The Edinburgh Skating Club
Overview
A witty, time-split tale of art, identity, and who gets admitted to the club. In eighteenth-century Edinburgh, poet Alison Cockburn accepts a daring challenge: to pass as a man and infiltrate the all-male Edinburgh Skating Club. In the present, art historian Claire Sharp is tasked with untangling the provenance of an iconic skating portrait. As both threads tighten, the novel asks how reputations are made—on canvas, on ice, and in the whispering rooms of a city in full intellectual bloom.
Writing & Atmosphere
Sloan keeps the pace lively without skimping on texture: closes slick with frost, salons bright with debate, and lochs cold enough to bite. The Enlightenment setting is handled with a light, confident touch—ideas in the air, gossip underfoot—while the contemporary strand offers clean, satisfying investigative rhythm. It’s playful, polished, and genuinely evocative of place.
Characters
Alison is terrific company—sharp, audacious, and painfully aware of the limits placed on her talent. Her alter-ego is drawn with humour and pathos, and the coterie around her (philosophes, friends, sceptics) feel distinct. Claire’s modern voice grounds the art-history mystery with method and care, and the supporting cast avoid caricature, even when they’re delightfully ridiculous.
Themes
Gatekeeping, performance, and authorship run throughout. The novel probes how gender expectations and social clubs police access to pleasure and prestige, and how artworks accrue power as stories calcify around them.

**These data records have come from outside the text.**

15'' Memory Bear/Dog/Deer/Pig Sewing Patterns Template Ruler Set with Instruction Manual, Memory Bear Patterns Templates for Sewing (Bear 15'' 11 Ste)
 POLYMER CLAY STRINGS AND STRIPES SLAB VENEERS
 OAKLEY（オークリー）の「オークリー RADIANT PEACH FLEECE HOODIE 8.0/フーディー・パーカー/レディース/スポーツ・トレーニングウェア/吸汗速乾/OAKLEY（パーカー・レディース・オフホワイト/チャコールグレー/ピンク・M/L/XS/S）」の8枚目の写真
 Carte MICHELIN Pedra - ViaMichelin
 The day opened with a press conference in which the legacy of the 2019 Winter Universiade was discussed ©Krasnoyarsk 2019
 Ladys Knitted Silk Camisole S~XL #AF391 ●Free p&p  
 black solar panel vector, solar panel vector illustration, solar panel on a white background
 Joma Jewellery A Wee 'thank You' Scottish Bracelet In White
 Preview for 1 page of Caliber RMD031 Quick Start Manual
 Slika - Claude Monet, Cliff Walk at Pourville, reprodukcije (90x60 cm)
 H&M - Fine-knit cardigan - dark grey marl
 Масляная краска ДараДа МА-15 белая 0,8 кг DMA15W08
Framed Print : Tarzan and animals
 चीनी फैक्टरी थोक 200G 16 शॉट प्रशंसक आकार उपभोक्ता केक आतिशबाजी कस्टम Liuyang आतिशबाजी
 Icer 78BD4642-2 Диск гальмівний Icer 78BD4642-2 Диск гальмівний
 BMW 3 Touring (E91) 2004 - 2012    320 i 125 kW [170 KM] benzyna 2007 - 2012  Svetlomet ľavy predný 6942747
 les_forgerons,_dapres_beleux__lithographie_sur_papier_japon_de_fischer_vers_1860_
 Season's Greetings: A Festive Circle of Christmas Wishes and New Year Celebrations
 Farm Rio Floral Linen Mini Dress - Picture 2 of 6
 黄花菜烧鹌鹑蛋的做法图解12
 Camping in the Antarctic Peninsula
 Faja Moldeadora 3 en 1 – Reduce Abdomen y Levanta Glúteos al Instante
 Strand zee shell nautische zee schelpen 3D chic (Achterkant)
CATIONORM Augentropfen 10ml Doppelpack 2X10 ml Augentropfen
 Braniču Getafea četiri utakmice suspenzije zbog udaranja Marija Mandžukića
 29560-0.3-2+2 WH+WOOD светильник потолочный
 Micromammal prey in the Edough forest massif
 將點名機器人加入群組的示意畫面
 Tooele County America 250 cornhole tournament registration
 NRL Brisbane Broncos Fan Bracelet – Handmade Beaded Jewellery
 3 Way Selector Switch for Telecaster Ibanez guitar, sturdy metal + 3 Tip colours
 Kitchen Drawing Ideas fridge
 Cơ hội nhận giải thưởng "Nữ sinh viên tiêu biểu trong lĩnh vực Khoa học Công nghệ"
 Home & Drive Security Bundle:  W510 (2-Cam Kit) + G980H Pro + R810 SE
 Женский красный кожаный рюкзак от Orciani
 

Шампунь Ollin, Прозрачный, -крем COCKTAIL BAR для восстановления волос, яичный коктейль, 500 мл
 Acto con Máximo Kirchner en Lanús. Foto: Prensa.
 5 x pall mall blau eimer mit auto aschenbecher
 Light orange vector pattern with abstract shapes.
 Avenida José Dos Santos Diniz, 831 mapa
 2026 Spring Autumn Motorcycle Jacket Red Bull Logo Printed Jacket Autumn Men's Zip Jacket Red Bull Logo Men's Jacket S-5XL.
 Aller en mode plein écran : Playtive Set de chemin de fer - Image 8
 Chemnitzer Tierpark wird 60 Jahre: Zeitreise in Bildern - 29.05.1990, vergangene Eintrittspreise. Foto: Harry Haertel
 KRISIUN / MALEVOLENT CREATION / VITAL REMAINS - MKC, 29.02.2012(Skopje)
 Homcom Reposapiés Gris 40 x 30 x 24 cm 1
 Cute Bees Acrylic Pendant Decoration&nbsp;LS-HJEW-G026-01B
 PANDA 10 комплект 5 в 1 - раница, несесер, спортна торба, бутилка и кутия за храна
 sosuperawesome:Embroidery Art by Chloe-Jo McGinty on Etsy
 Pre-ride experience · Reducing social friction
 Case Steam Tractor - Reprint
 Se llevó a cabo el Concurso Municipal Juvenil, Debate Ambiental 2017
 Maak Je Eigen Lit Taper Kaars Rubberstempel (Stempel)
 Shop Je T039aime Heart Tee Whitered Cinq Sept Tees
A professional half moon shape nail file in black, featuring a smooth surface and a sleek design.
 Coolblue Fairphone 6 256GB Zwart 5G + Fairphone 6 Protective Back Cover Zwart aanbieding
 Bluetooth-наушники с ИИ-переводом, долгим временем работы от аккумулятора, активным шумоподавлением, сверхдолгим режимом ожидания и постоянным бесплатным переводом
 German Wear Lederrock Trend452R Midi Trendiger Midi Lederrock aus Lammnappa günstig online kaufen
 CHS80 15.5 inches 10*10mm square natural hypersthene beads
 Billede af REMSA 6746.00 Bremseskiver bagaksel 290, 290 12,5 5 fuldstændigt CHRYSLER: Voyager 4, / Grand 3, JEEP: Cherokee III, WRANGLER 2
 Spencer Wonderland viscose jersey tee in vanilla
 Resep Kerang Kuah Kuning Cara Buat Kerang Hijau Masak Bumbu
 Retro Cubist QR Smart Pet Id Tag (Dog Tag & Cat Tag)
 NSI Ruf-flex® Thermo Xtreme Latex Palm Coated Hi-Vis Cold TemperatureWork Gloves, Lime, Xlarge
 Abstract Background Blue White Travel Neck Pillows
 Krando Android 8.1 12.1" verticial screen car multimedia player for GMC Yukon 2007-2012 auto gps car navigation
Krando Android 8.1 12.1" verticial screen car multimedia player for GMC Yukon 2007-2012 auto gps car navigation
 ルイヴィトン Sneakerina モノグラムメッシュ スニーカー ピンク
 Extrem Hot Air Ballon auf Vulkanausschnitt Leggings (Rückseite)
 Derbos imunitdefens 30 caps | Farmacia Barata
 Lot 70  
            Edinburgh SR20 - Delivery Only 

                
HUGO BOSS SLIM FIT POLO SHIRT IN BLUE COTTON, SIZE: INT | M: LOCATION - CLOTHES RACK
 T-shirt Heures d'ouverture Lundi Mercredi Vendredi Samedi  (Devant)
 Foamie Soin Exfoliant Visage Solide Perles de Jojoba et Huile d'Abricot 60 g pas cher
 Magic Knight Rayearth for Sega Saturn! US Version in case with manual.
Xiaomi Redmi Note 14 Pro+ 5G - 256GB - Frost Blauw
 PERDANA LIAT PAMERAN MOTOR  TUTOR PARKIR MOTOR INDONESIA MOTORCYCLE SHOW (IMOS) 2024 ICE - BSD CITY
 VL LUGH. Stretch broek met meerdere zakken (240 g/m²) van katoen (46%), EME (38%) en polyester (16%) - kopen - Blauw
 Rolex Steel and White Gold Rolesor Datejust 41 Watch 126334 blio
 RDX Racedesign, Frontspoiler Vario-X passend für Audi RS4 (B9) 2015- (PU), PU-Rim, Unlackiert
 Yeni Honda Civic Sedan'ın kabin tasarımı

It’s also a love letter to Edinburgh—its sharp tongues, quick minds, and frozen lochs.
What Worked
- Fresh premise: disguise-and-infiltration meets art-world sleuthing.
- Sense of place: Enlightenment Edinburgh and modern cityscapes both sparkle.
- Smart structure: alternating timelines that inform each other cleanly.
Minor Quibbles
- A few reveals in the present-day plot arrive a touch tidily after the lively build-up.
- Readers craving dense period detail may find the tone intentionally brisk and accessible.
Final Thoughts
Charming, clever, and full of icy sparkle, The Edinburgh Skating Club twines gender play with art-history intrigue to delightful effect—an Edinburgh caper with brains and heart.